== TO BE DONE ==
Return the data below word for word, starting at the line that contains "At what distance is" and continuing through the end of the data. Leave the pictures out of your answer.

== ITEMS ==
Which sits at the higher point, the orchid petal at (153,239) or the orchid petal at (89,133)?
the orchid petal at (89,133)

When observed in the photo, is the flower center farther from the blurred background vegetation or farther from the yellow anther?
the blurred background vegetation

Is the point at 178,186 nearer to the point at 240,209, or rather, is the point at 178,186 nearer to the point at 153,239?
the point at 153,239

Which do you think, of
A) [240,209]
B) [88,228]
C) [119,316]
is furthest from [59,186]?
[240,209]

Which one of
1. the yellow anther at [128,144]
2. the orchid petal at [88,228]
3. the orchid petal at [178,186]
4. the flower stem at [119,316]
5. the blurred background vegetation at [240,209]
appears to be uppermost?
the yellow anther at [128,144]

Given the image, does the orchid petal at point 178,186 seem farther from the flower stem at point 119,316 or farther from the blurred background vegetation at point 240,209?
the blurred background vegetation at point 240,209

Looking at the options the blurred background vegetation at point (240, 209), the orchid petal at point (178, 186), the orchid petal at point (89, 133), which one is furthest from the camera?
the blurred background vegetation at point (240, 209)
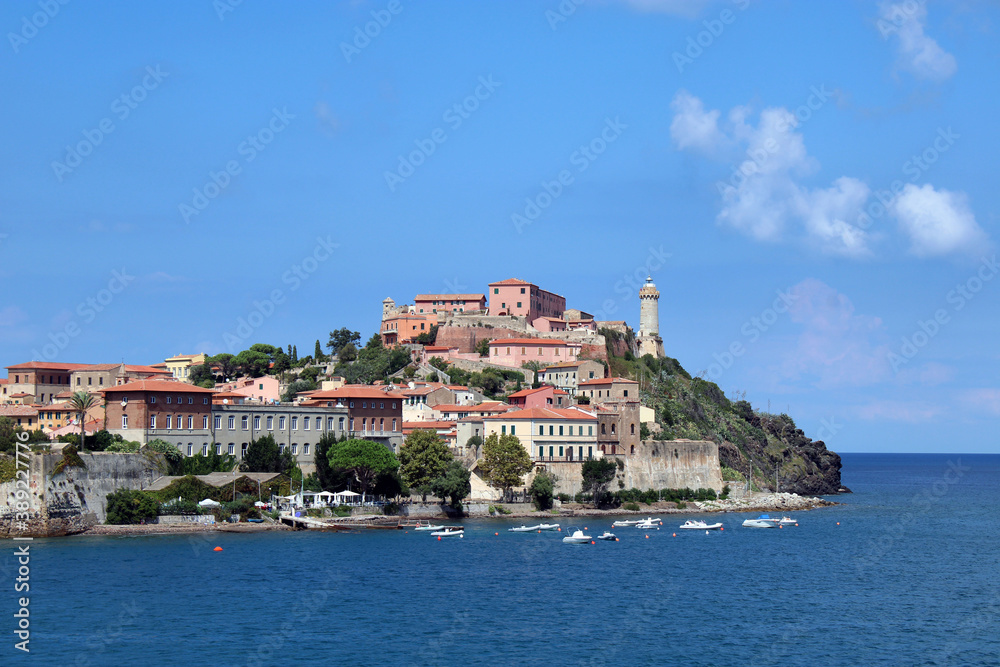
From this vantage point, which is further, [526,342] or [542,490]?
[526,342]

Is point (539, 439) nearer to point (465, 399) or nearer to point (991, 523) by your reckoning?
point (465, 399)

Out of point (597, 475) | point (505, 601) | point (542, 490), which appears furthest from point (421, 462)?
point (505, 601)

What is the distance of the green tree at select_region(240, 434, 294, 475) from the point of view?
65375 mm

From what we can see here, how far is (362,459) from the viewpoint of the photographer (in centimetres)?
6531

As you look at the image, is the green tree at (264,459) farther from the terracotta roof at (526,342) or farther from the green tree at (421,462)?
the terracotta roof at (526,342)

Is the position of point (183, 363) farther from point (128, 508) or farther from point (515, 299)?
point (128, 508)

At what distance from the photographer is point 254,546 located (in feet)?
179

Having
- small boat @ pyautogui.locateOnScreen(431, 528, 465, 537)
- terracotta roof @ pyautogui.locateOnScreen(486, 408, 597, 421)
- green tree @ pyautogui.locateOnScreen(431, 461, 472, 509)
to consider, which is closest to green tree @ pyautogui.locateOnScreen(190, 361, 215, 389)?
terracotta roof @ pyautogui.locateOnScreen(486, 408, 597, 421)

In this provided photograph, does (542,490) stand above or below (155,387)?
below

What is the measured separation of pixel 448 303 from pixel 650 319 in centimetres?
2028

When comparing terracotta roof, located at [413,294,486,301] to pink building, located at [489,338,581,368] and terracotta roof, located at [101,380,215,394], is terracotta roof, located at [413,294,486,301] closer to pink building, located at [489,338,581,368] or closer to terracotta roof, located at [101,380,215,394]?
pink building, located at [489,338,581,368]

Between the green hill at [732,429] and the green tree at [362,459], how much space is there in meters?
23.4

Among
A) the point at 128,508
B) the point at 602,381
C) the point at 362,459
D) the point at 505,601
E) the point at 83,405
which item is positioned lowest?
the point at 505,601

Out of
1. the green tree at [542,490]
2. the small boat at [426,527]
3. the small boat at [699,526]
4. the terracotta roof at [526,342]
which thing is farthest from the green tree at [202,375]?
the small boat at [699,526]
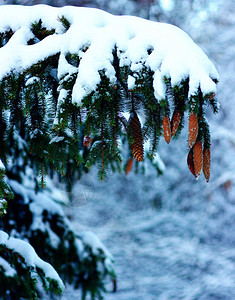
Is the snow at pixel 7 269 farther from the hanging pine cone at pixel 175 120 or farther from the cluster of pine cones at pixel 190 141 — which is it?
the hanging pine cone at pixel 175 120

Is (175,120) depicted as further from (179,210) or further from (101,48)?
(179,210)

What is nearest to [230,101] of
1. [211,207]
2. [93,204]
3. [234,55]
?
[234,55]

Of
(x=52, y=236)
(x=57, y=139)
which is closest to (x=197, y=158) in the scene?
(x=57, y=139)

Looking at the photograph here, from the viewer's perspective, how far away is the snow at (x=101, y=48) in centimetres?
131

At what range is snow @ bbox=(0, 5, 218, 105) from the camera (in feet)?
4.30

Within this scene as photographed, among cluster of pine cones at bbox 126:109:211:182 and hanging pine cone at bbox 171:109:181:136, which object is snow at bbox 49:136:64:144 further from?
hanging pine cone at bbox 171:109:181:136

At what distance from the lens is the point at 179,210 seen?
8438 millimetres

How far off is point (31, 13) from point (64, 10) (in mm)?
146

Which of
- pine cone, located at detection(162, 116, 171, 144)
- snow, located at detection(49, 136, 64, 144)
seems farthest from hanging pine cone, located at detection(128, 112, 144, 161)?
snow, located at detection(49, 136, 64, 144)

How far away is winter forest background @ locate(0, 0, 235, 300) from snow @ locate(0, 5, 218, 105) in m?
4.08

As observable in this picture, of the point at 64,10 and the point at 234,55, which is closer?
the point at 64,10

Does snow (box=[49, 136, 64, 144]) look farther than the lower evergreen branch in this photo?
No

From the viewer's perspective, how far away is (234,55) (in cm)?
689

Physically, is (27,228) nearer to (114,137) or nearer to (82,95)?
(114,137)
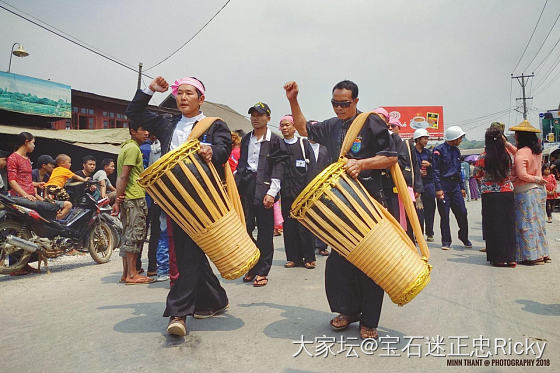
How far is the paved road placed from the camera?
2793 mm

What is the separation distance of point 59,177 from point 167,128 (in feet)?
15.3

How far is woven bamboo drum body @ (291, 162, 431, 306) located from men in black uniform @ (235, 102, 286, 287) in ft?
7.17

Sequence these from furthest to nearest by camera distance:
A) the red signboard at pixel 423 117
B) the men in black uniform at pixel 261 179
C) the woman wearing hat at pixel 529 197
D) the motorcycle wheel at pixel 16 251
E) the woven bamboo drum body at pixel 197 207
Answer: the red signboard at pixel 423 117 < the woman wearing hat at pixel 529 197 < the motorcycle wheel at pixel 16 251 < the men in black uniform at pixel 261 179 < the woven bamboo drum body at pixel 197 207

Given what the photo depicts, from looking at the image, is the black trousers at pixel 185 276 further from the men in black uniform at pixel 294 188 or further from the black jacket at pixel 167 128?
the men in black uniform at pixel 294 188

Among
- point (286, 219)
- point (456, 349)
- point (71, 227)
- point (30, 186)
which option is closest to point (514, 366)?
point (456, 349)

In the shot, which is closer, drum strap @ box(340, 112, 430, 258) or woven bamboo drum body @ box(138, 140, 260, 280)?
woven bamboo drum body @ box(138, 140, 260, 280)

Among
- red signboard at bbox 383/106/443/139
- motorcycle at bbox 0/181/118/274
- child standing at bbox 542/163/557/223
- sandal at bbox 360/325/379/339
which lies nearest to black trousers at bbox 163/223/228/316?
sandal at bbox 360/325/379/339

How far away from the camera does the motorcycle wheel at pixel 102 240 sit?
6611 mm

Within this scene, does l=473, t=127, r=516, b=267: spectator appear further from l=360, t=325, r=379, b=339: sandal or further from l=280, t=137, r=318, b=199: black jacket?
l=360, t=325, r=379, b=339: sandal

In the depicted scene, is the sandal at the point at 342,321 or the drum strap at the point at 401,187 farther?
the sandal at the point at 342,321

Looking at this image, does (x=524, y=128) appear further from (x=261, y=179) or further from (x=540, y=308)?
(x=261, y=179)

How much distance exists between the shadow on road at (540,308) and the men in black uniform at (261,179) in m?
2.69

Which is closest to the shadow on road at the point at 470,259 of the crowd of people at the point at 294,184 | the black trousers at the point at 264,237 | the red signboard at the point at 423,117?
the crowd of people at the point at 294,184

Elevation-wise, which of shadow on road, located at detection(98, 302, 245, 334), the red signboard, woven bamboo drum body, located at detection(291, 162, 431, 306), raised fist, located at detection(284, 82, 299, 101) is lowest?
shadow on road, located at detection(98, 302, 245, 334)
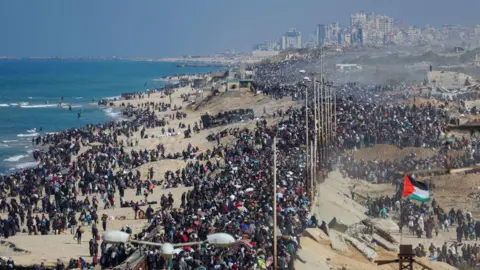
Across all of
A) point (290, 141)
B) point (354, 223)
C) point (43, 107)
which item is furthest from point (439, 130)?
point (43, 107)

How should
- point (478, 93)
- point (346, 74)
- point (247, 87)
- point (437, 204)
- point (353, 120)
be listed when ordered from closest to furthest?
point (437, 204) < point (353, 120) < point (478, 93) < point (247, 87) < point (346, 74)

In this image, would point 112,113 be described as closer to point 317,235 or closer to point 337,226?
point 337,226

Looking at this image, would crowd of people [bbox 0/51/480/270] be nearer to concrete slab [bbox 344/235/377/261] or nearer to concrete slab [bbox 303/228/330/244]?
concrete slab [bbox 303/228/330/244]

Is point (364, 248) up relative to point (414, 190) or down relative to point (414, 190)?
→ down

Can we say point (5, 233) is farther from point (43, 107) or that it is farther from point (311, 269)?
point (43, 107)

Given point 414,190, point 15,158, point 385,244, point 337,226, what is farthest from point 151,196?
point 15,158

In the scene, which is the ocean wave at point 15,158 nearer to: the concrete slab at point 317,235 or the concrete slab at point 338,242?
the concrete slab at point 338,242

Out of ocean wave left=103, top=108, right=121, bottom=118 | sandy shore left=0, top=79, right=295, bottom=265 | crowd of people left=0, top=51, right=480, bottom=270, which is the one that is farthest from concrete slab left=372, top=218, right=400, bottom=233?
ocean wave left=103, top=108, right=121, bottom=118

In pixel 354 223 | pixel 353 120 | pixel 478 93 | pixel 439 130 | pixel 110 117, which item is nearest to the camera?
pixel 354 223
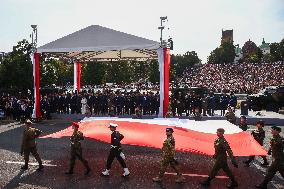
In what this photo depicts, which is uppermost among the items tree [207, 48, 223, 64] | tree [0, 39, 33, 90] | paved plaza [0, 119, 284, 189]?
tree [207, 48, 223, 64]

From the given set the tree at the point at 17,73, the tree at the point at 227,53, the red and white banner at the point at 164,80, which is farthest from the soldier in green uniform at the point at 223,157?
the tree at the point at 227,53

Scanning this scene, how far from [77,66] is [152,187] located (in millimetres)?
19601

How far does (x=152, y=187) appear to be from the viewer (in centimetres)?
905

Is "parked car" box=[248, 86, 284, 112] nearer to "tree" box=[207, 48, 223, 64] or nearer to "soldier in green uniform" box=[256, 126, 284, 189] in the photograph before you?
"soldier in green uniform" box=[256, 126, 284, 189]

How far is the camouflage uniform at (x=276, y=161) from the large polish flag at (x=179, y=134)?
1271 millimetres

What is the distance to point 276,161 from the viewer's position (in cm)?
871

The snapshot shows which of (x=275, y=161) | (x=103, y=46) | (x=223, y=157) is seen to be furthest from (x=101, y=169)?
(x=103, y=46)

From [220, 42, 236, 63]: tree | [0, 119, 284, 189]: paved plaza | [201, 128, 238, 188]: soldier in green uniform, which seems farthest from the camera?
[220, 42, 236, 63]: tree

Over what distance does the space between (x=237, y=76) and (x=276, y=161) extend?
63.1 meters

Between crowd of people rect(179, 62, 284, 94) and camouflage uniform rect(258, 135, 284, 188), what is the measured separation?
49748mm

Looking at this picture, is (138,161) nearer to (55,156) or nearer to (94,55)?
(55,156)

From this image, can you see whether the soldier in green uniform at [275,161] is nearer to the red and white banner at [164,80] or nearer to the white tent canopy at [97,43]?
the red and white banner at [164,80]

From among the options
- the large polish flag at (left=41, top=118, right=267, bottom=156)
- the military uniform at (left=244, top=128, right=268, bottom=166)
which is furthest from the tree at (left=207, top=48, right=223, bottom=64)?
the military uniform at (left=244, top=128, right=268, bottom=166)

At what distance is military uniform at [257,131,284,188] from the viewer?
8680mm
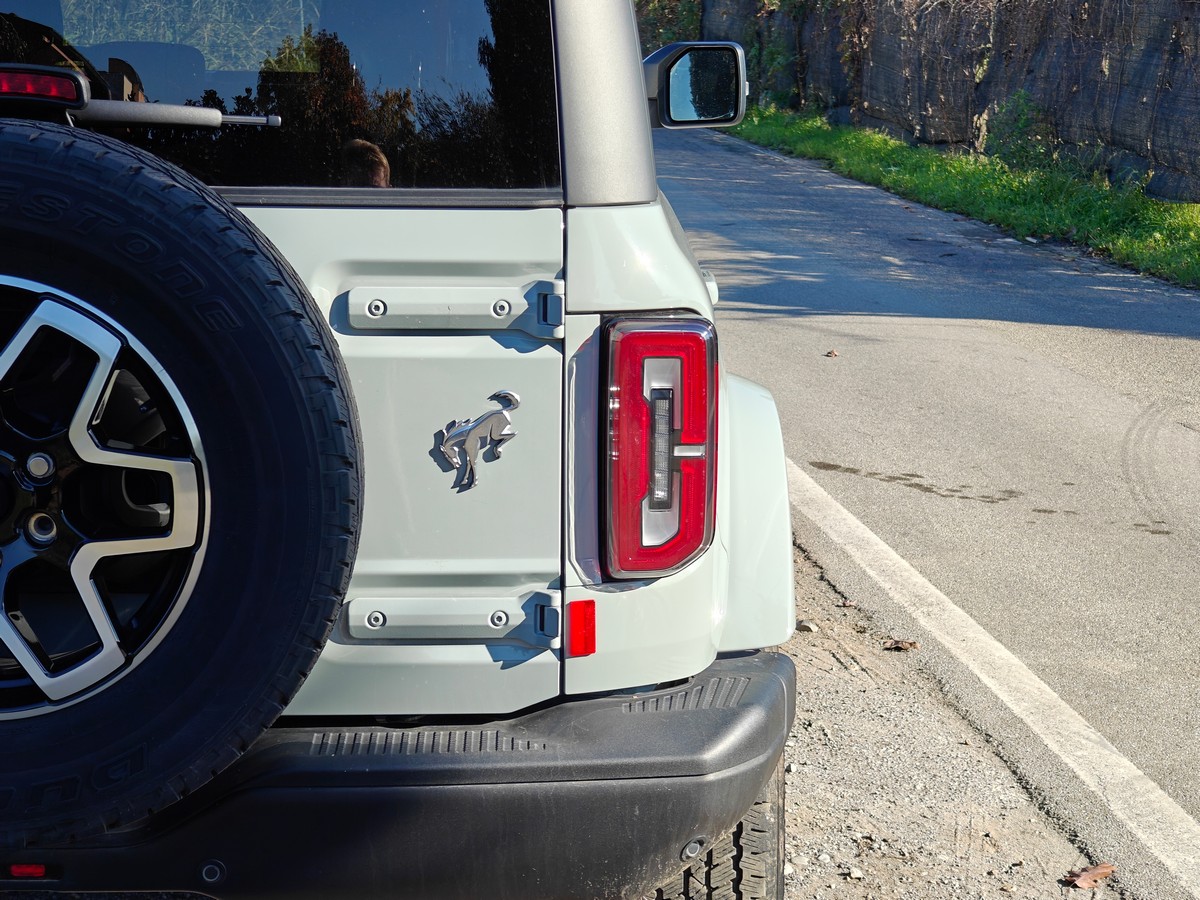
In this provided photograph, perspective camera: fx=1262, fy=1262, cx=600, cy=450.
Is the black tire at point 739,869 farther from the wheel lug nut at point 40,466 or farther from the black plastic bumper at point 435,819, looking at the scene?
the wheel lug nut at point 40,466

== SOLUTION TO THE EXERCISE ==
At what distance is military uniform at [257,131,284,188] from the viewer?
8680mm
In this provided photograph, perspective camera: fx=1262, fy=1262, cx=600, cy=450.
Is the black tire at point 739,869 farther from the wheel lug nut at point 40,466 or farther from the black plastic bumper at point 435,819, looking at the scene?
the wheel lug nut at point 40,466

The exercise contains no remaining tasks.